Problems to work on:
(a) Answer the following questions using the refund agent text.
(i) What system type applies to the refund agent above its authority boundary?
(ii) According to the outcome spec, which kind of case must the agent never approve autonomously?
(iii) Under FR-2, whose records is the agent forbidden to read?
(b) Extend the refund agent text past its final line.

Supplied text:
= = = = = = =

Release gate. The two halves (Channel 1 ready and Channel 2 ready) that together set the launch autonomy level.
For the prototype / for the backlog. What to generate this week and how the requirements decompose.

Worked example: the refund agent

System type. Autonomous actor within a bounded authority; copilot (human-approval) above the boundary.

Outcome spec. Resolve refund requests such that a senior support lead would endorse the resolution on review. Resolve clear low-amount cases autonomously at or above the agreed rate; escalate high-amount, out-of-policy, or anomalous cases; never autonomously approve a case carrying a fraud signal.

Behavior (Channel 1), as numbered requirements.

FR-1. The agent MUST issue a refund, deny with a stated reason, request missing information, or escalate with a decision package, and MUST take exactly one of these on each request.
FR-2. The agent MUST read order records, account history, and the fraud signal, and MUST NOT read records for any other customer.
FR-3. The agent MUST be able to write a refund up to the autonomy boundary and MUST NOT take any action outside the refund domain.

= = = = = = =

(Collected data)
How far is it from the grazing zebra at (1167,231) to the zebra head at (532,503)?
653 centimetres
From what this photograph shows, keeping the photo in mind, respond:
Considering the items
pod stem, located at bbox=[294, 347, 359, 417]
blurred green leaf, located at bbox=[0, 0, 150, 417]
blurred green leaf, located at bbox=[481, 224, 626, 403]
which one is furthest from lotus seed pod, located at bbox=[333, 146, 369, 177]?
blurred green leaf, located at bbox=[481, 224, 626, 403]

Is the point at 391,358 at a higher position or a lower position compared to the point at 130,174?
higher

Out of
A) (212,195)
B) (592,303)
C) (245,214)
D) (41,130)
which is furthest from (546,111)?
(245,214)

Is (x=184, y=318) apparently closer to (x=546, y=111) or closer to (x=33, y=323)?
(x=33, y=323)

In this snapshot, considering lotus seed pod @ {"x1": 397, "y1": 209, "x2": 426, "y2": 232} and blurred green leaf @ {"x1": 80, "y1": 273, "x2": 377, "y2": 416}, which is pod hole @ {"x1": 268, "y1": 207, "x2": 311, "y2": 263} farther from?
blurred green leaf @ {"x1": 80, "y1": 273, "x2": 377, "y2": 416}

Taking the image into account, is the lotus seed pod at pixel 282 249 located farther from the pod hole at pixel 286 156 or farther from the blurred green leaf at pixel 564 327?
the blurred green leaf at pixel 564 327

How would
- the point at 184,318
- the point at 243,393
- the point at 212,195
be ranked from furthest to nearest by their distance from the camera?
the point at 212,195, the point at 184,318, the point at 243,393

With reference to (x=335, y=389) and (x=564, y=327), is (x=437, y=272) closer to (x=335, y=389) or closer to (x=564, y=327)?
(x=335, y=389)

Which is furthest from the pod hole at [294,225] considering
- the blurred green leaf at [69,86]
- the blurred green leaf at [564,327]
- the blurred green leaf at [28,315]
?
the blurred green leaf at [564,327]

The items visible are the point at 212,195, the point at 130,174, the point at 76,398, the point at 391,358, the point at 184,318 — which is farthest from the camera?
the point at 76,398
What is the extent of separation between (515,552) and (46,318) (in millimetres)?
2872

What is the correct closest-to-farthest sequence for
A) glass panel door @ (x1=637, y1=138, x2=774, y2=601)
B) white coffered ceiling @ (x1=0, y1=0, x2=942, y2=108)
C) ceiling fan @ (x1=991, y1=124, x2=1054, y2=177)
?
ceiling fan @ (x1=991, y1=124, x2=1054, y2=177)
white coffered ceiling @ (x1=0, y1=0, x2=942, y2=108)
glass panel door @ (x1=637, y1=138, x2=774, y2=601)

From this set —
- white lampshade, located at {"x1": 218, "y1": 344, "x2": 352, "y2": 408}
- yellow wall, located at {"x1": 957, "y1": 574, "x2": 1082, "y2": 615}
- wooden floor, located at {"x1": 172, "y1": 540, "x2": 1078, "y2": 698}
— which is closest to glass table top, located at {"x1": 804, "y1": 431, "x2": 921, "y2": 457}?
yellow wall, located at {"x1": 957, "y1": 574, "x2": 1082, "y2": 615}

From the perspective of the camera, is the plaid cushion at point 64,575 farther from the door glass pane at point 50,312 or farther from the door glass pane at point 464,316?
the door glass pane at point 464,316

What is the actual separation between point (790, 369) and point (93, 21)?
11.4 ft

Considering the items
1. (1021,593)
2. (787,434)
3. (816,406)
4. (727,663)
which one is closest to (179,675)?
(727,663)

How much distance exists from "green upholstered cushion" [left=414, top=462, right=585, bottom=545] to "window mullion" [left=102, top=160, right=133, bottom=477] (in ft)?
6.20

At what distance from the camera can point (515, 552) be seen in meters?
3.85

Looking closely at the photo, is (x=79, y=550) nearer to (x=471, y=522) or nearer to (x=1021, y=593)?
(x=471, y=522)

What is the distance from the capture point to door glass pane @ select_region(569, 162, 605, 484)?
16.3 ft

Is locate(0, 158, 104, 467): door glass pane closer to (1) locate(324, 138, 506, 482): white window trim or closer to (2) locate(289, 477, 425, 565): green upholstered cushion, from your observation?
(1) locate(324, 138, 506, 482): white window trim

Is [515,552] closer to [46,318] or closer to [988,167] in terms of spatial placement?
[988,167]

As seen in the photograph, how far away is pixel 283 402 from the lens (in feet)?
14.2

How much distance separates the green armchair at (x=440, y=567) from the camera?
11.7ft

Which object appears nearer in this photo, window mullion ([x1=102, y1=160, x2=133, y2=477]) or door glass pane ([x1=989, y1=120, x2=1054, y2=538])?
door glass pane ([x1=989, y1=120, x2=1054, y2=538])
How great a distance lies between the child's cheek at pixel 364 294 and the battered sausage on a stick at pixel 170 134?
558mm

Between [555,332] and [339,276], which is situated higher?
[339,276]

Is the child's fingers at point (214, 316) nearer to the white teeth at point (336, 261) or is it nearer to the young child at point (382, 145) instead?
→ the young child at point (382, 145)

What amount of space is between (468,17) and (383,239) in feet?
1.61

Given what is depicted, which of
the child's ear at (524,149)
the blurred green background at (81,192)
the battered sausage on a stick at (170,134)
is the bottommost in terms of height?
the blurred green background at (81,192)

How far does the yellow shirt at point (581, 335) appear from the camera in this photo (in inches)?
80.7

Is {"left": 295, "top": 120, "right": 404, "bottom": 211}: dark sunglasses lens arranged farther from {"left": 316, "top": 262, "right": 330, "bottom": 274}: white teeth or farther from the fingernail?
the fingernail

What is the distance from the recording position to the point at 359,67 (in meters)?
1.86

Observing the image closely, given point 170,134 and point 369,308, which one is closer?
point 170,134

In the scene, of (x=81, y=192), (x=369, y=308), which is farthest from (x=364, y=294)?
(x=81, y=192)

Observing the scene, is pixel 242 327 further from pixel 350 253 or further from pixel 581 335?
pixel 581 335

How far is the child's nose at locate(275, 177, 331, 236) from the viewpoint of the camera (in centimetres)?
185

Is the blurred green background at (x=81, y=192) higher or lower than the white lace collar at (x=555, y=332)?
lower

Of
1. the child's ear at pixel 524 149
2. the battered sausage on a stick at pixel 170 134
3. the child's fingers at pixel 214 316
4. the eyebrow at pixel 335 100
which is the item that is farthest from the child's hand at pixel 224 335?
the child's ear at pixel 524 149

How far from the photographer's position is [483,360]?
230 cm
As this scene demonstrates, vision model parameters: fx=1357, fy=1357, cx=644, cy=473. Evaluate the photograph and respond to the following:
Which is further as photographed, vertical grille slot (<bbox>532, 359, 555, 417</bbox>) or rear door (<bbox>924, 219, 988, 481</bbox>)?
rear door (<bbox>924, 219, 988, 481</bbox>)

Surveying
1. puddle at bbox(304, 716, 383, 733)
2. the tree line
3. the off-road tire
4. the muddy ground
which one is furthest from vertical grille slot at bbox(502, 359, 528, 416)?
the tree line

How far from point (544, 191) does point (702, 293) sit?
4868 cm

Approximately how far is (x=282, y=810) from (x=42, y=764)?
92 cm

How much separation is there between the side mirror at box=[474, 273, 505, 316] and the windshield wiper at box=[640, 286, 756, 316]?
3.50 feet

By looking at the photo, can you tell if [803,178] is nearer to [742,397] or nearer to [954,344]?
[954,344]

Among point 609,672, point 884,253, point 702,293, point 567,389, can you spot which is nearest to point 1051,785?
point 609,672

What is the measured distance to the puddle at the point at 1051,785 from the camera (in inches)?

= = = = = = =

Expected outputs:
(a)
(i) A copilot (human-approval).
(ii) A case carrying a fraud signal.
(iii) Records for any other customer.

(b)
FR-4. The agent MUST write an audit record for every resolution, including the ones it escalates.
FR-5. On a request carrying a fraud signal, the agent MUST escalate and MUST NOT issue a refund autonomously, with no exception.
FR-6. When the customer’s stated reason conflicts with the order record, the agent MUST [NEEDS CLARIFICATION: trust the record, trust the customer, or escalate? unresolved, and the coding agent must not pick for us].

Acceptance scenarios.

Given an in-window defective item under the boundary, when the agent processes it, then it issues the refund autonomously and writes the audit record.
Given a request ten times the typical amount with a fraud signal, when the agent processes it, then it escalates and issues no refund. A single autonomous approval here fails the eval.
Given a request just outside the return window from a customer right on the merits, when the agent processes it, then it escalates with a recommendation, not an auto-denial.

Experience (the supervisory UX). For every escalation, the human sees a decision package, not a raw request: what the agent knows, what it is uncertain about, the consequence of each option, and its recommendation. The human approves, modifies, or denies in one place, and the decision and who made it are recorded.

Governance (Channel 2), as numbered requirements.

GR-1. Auto-resolve refunds ≤ [LIMIT, set with finance]; route to a human if the amount exceeds LIMIT, the request is outside the return window, or a fraud signal is present. The boundary MUST be enforced in the execution path before the action fires, not logged after.
GR-2. Every resolution MUST write an immutable audit record: request, amount, policy applied, evidence, agent and prompt version, and the human authorization where one occurred.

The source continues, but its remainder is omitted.